[Stored items]
⁂
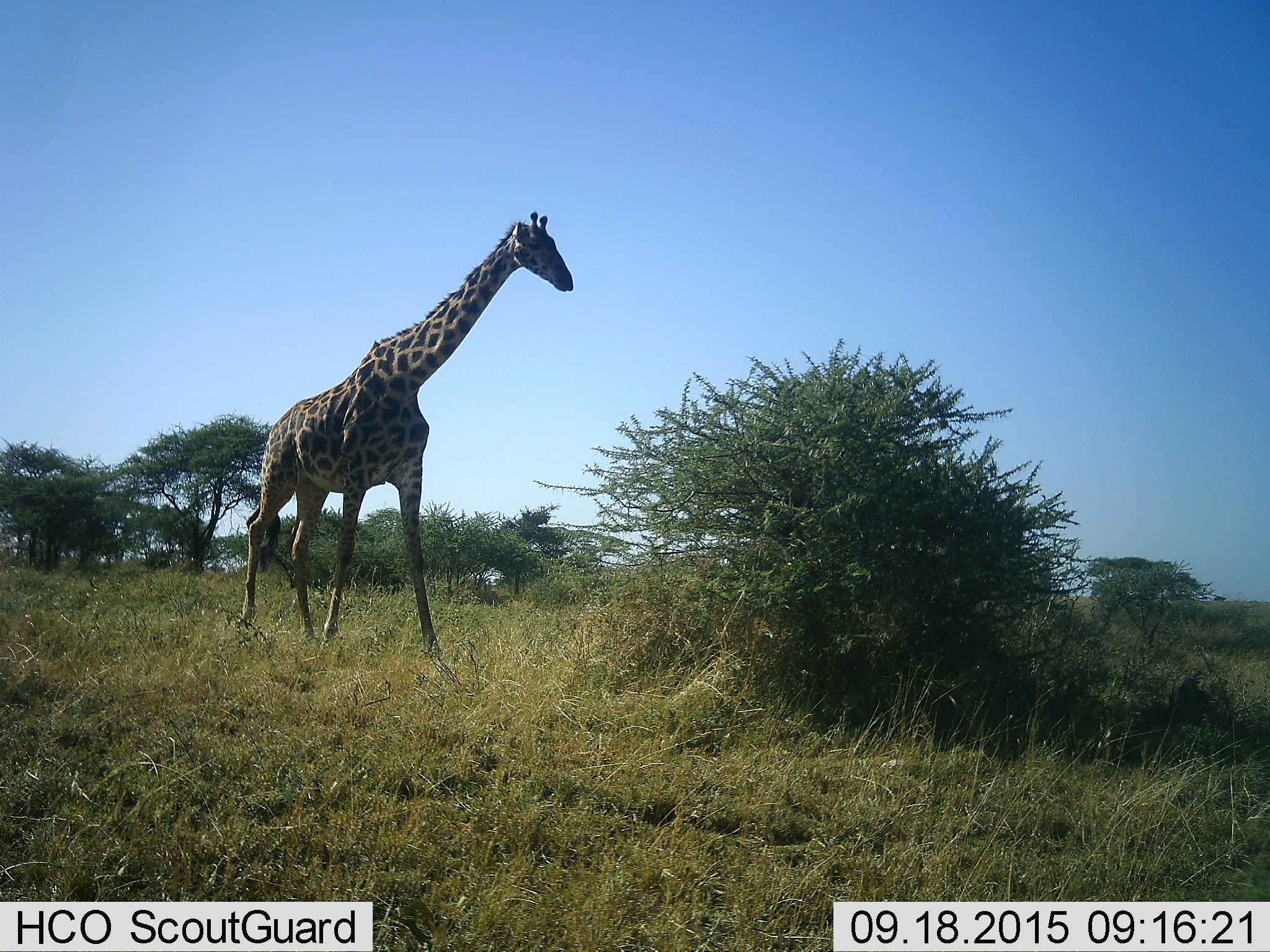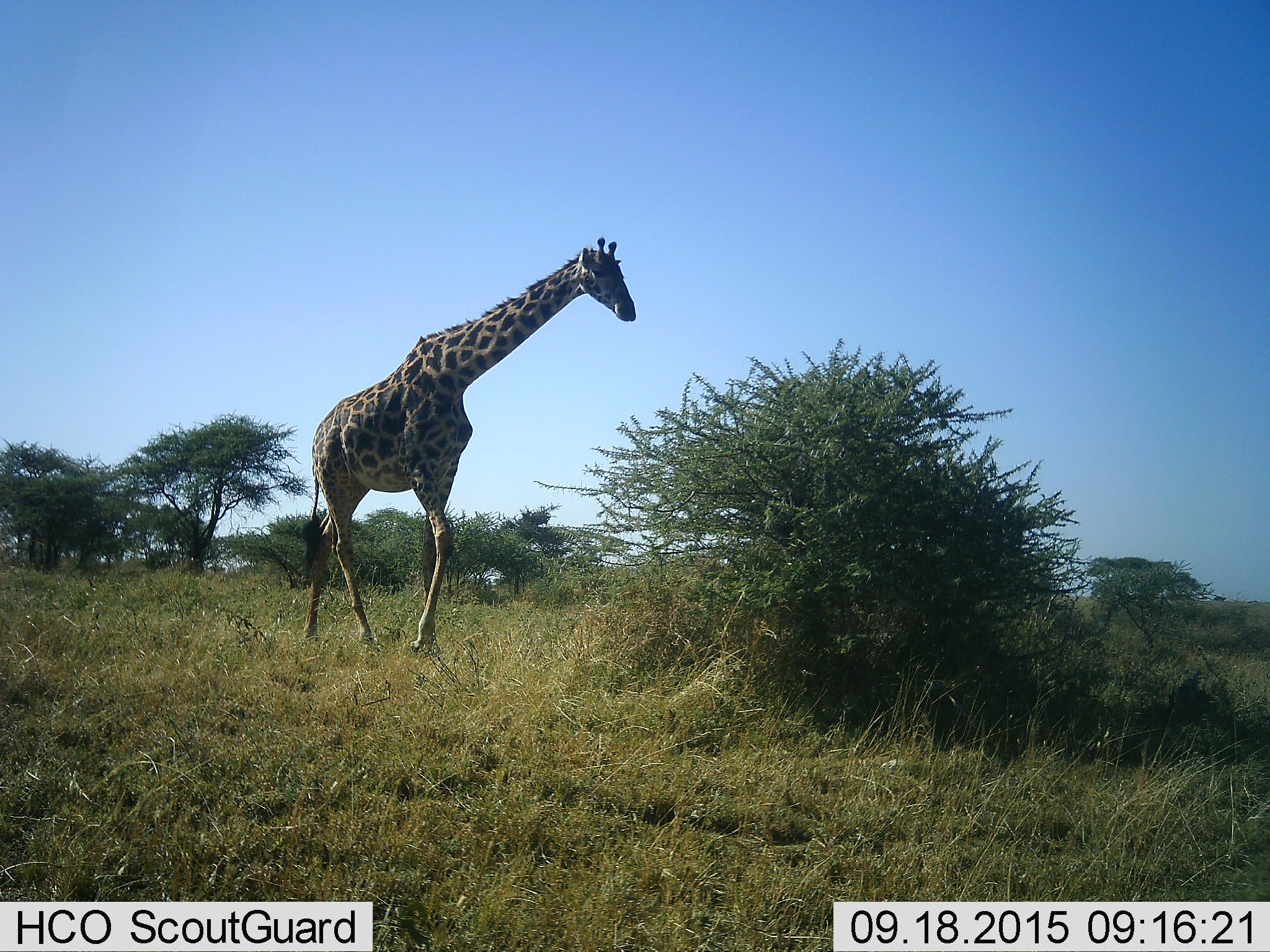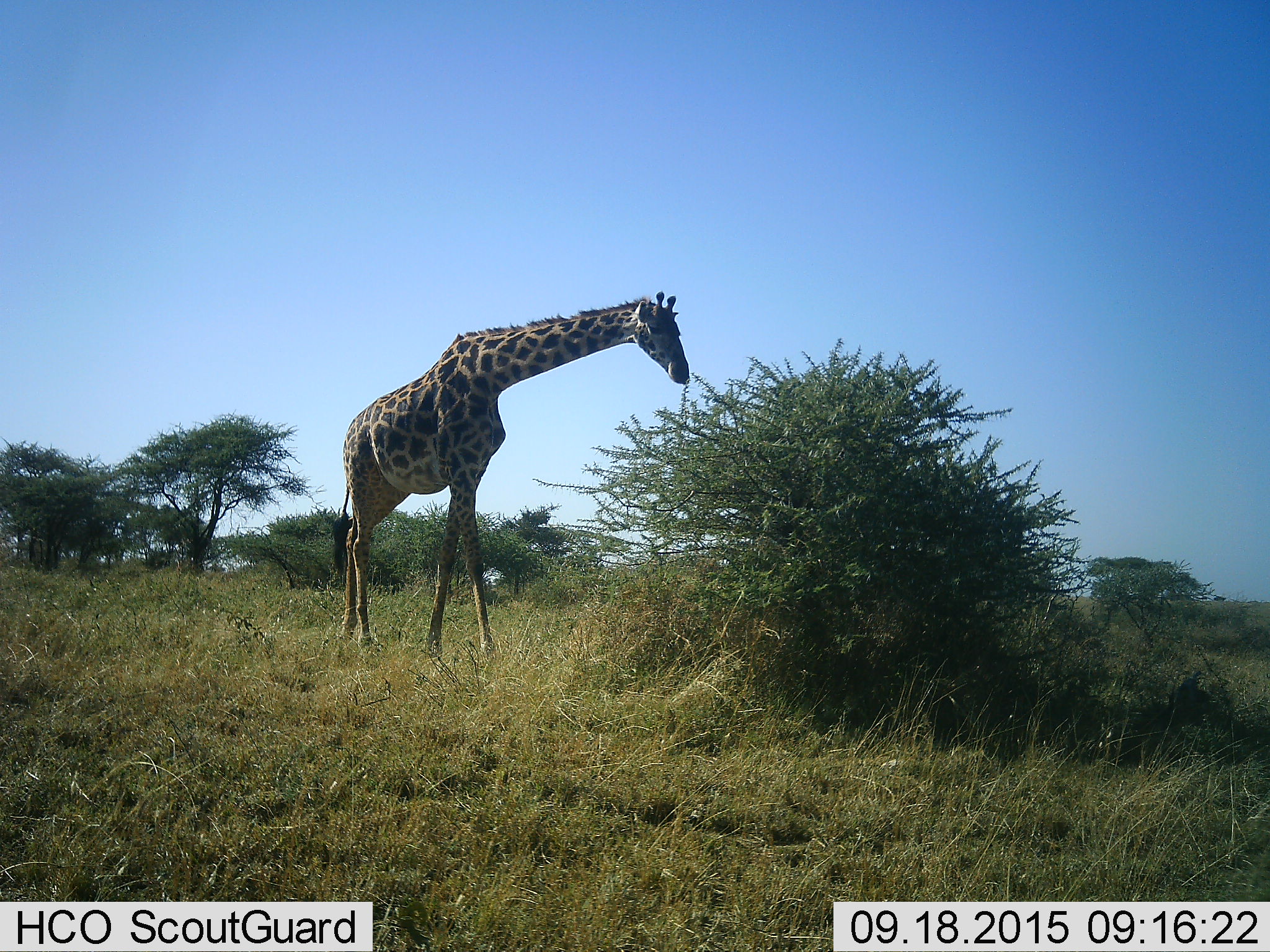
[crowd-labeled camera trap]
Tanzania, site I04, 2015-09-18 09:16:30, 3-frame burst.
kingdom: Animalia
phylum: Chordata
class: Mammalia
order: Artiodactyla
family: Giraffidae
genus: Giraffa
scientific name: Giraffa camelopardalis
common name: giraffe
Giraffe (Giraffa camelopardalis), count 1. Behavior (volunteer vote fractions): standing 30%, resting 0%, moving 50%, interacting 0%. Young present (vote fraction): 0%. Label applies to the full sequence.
⁂
WORK TASK:
Copy the data word for word. Pictures do not go in the copy.

PROBLEM SOLUTION:
[crowd-labeled camera trap]
Tanzania, site I04, 2015-09-18 09:16:30, 3-frame burst.
kingdom: Animalia
phylum: Chordata
class: Mammalia
order: Artiodactyla
family: Giraffidae
genus: Giraffa
scientific name: Giraffa camelopardalis
common name: giraffe
Giraffe (Giraffa camelopardalis), count 1. Behavior (volunteer vote fractions): standing 30%, resting 0%, moving 50%, interacting 0%. Young present (vote fraction): 0%. Label applies to the full sequence.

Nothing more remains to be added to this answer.